→ TASK: Reproduce the rows below verbatim, starting with the line that contains "What is the" and continuing through the final row.

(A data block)
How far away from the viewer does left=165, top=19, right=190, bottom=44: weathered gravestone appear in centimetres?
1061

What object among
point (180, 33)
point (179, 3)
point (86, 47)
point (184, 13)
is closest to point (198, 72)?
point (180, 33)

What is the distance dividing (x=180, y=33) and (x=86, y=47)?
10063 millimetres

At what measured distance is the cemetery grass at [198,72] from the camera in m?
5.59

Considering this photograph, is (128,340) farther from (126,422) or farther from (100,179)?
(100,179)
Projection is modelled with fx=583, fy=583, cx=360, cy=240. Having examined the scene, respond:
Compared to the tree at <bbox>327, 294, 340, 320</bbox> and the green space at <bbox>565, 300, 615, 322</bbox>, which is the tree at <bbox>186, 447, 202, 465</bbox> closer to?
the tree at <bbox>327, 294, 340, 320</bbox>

→ RIGHT ANSWER:
What is the distance dividing (x=180, y=33) and (x=86, y=47)?
10063 millimetres

At what measured distance is the cemetery grass at [198,72] from the camera in m?
5.59

Considering this photograph, is (128,340) farther from (126,422) or farther from (100,179)?
(100,179)
Projection is modelled with fx=583, fy=583, cx=360, cy=240. Having examined the scene, respond:
Compared to the tree at <bbox>327, 294, 340, 320</bbox> and the green space at <bbox>565, 300, 615, 322</bbox>, which is the tree at <bbox>186, 447, 202, 465</bbox> closer to?
the tree at <bbox>327, 294, 340, 320</bbox>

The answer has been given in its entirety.